Ex-Profis und Influencer
Auf dem Platz stehen dabei nicht die klassischen Profis, sondern Amateure, Halbprofis und ehemalige Kicker aus dem deutschen Profifußball. „Viele haben es vielleicht in den Nachwuchszentren nicht geschafft oder sind auf eine schiefe Bahn gekommen oder haben private Probleme und können sich dann hier beweisen“, sagt Podolski. Komplettiert werden die Teams von früheren Bundesliga-Profis wie Moritz Leitner, Maximilian Beister oder Diego Contento. Als Gastspieler verstärkten an einzelnen Spieltagen sogar Aaron Hunt, Gonzalo Castro und Zé Roberto die Mannschaften. Auch der Schiedsrichter ist ein alter Bekannter: Babak Rafati. „Die Entscheidungen hier sind viel knapper und griffiger als in der Bundesliga. Das bringt diese Würze.“
Unterhaltung soll es nicht nur auf dem Platz geben, sondern vor allem auch daneben. Jedes der zwölf Teams wird von einem prominenten Duo geführt. Neben Kevin-Prince Boateng oder Max Kruse wirken auch Comedian Felix Lobrecht, die Streamer Montana Black und Knossi sowie Musiker Kontra K mit. Für die Streamer wurde neben der VIP-Area ein großer Glaskasten über dem Spielfeld eingerichtet. Dort streamen die genannten dann auf der Plattform Twitch und reagieren, kommentieren und erreichen damit Abertausende von jungen Live-Zuschauern. „Keine Ahnung, wie viele Menschen Knossi, Montanablack, Unymatisch und Trimaxx folgen. Das ist wahrscheinlich die gesamtdeutsche Bevölkerung unter 18.“ Und genau die möchte Felix Starck mit der Baller League an den Fußball heranführen.
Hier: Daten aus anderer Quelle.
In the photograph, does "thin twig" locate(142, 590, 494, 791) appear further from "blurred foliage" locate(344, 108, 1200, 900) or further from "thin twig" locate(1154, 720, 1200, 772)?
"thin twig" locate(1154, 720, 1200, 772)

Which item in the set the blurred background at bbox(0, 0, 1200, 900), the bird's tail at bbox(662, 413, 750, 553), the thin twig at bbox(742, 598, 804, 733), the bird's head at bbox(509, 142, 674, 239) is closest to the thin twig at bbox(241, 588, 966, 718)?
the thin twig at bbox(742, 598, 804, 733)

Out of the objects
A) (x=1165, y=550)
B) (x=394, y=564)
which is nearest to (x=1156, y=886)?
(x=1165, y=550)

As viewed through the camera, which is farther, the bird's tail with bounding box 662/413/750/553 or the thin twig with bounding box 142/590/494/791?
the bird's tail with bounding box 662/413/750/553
„Grundsätzlich ist es so, dass der Fußball einer großen Veränderung unterliegt“, sagt Thomas Horky, Sport- und Medienwissenschaftler an der Hochschule Macromedia in Hamburg. Junge Leute schauten Fußball nicht mehr im linearen Fernsehen – sondern nutzten digitale Angebote. „Da greift natürlich ein Format wie die Baller League an. Das ist sicher ein Pluspunkt, den diese Formate haben und den die Bundesliga vielleicht noch nicht wirklich erkannt oder noch nicht umgesetzt hat.“
Es geht also um pures Entertainment, ständig und über mehrere Stunden. Ein Spieltag dauert ungefähr fünf Stunden. Dabei soll die Baller League aber genau diejenigen abholen, die keine 90 Minuten einem Fußballspiel folgen können und wollen. Die Baller League soll diejenigen ansprechen, die lieber Highlight-Reels auf Instagram schauen, anstatt die Sportschau zu schauen. Das bietet jedoch auch Probleme: Um langfristig erfolgreich zu sein, muss das Produkt aber auch attraktiv sein. Und da hapert es aus Horkys Sicht noch: „Es wurde vielfach kritisiert, dass das Spiel langweilig und auch langsam gewesen ist. Sicherlich damit verbunden, dass es die Abseitsregel gab und dass es fehlende Banden gab. Das hat mich überrascht, dass das Format nicht auf schnelleren, attraktiveren Fußball setzt.“ Denn letztendlich geht es bei der Baller League um Unterhaltung.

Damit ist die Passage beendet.